情報流通促進計画 by ヤメ記者弁護士(ヤメ蚊)日隅一雄

知らなきゃ判断できないじゃないか! ということで、情報流通を促進するために何ができるか考えていきましょう

グリーンピース「横領」鯨肉「窃取」事件は最高裁基準によれば無罪~市民の知る権利を軽視してはならない

2010-02-17 06:29:38 | メディア(知るための手段のあり方)
 グリーンピース「横領」鯨肉「窃取」事件で参考とすべき国内判例としては、沖縄密約事件最高裁判決が挙げられる。この判決は、報道機関が形式的な違法行為を行った場合に免責される余地があることを認めた重要な判例だ。その内容は次の通り。(※なお、グリーンピースとシーシェパードは違う団体であり、シーシェパードの行為についてグリーンピースは批判的な立場に立っていることを書いておきます。この間、ある人とグリーンピースの刑事事件について話したら後日、先日のシーシェパードの話は面白かったというメールがきてびっくりした。マスメディアの印象って怖い…)


「報道機関の国政に関する報道は、民主主義社会において、国民が国政に関与するにつき、重要な判断の資料を提供し、いわゆる国民の知る権利に奉仕するものであるから、報道の自由は、憲法21条が保障する表現の自由のうちでも特に重要なものであり、また、このような報道が正しい内容をもつためには、報道のための取材の自由もまた、憲法21条の精神に照らし、十分尊重に値するものといわなければならない。

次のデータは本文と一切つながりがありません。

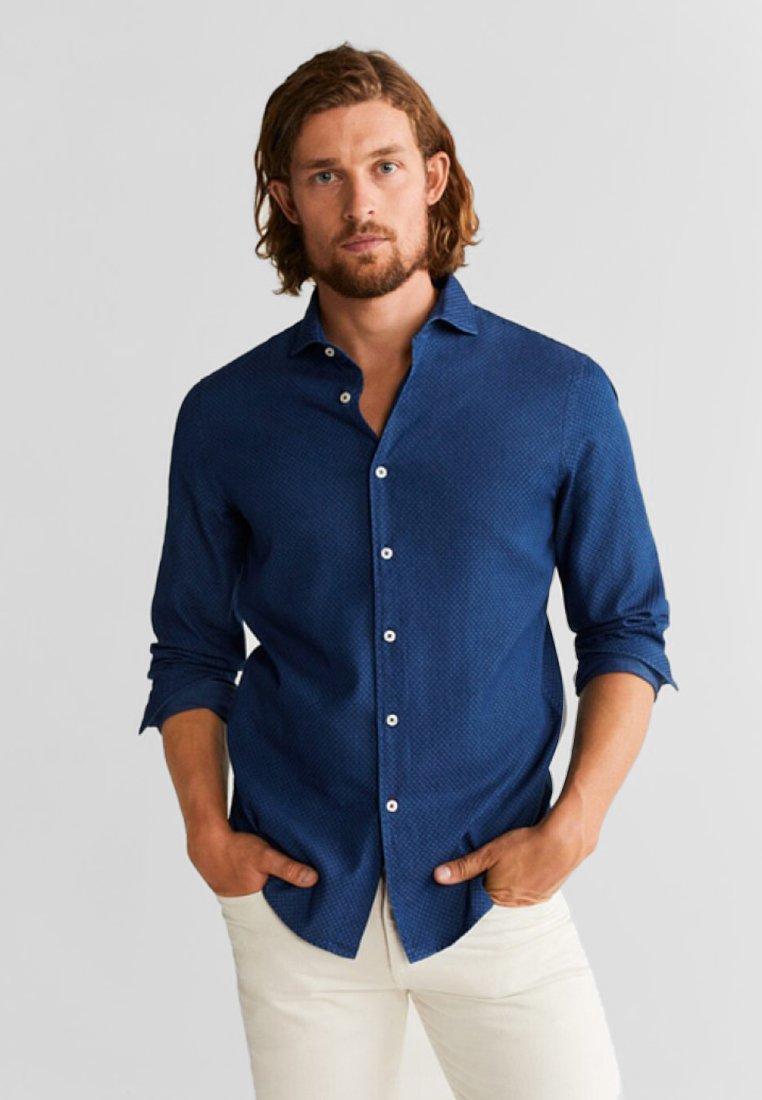 Mango - JUMP - Shirt - indigo blue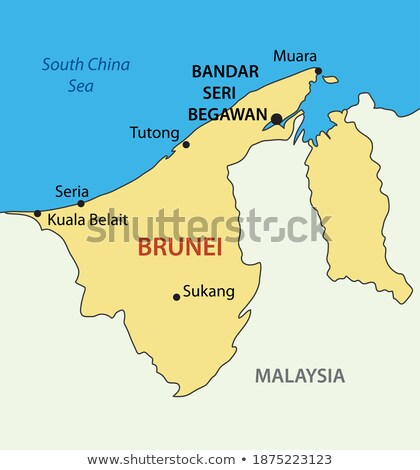 State of Brunei, the Abode of Peace Stock photo © Vectorminator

 そして、報道機関の国政に関する取材行為は、国家秘密の探知という点で公務員の守秘義務と対立拮抗するものであり、時としては誘導・唆誘的性質を伴うものであるから、報道機関が公務員に対し秘密を漏示するようにそそのかしたからといって、直ちに当該行為の違法性が推定されるものではなく、報道機関が公務員に対し根気強く執拗に説得ないし要請を続けることは、それが真に報道の目的からでたものであり、その手段・方法が法秩序全体の精神に照らし相当なものとして社会観念上是認されるものである限りは、実質的に違法性を欠き正当な業務行為とされるべきである」


 まず、報道機関の判断がグリーンピースの事例に適用されるかどうかという問題があるが、この点は、専門的なNPOが社会に告発するために行った行為なので、適用されると考えることに異論はないと思う。

 最高裁のポイントは、

①真に報道の目的からでたもの
②その手段・方法が法秩序全体の精神に照らし相当なものとして社会観念上是認されるものである限り

の二つ。

 このうち①は告発目的だったのであるから、本件でも妥当する。

 問題は②だ。この点、手段の相当性については、「必要性の程度および行為の方法・態様がもつ危険性の程度を手がかりに判断」(内藤謙『刑法講義総論(中)』(1986)731頁)するとされている。

 つまり、手段を取る必要性の大きさと手段の危険性の大きさを総合的に考えるということだ。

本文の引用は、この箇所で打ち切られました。